RUMAA: Repeat-Aware Unified Music Audio Analysis for Score-Performance Alignment, Transcription, and Mistake Detection
This addresses the challenge of integrated music performance analysis for researchers and musicians, though it is incremental in combining existing tasks.
The study tackled the problem of analyzing music performances by introducing RUMAA, a transformer-based framework that unifies score-to-performance alignment, transcription, and mistake detection, which matches state-of-the-art alignment on non-repeated scores and outperforms them on scores with repeats in a public piano music dataset.
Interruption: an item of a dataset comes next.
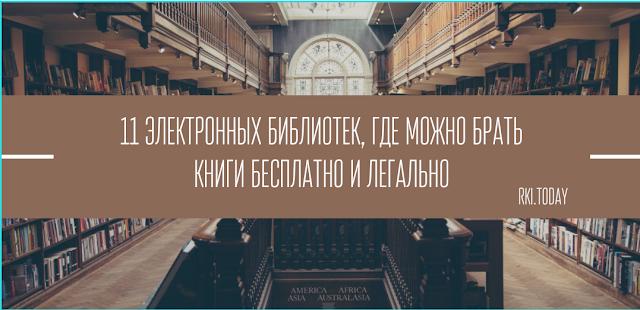 книги библиотека скачать бесплатно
This study introduces RUMAA, a transformer-based framework for music performance analysis that unifies score-to-performance alignment, score-informed transcription, and mistake detection in a near end-to-end manner. Unlike prior methods addressing these tasks separately, RUMAA integrates them using pre-trained score and audio encoders and a novel tri-stream decoder capturing task interdependencies through proxy tasks. It aligns human-readable MusicXML scores with repeat symbols to full-length performance audio, overcoming traditional MIDI-based methods that rely on manually unfolded score-MIDI data with pre-specified repeat structures. RUMAA matches state-of-the-art alignment methods on non-repeated scores and outperforms them on scores with repeats in a public piano music dataset, while also delivering promising transcription and mistake detection results.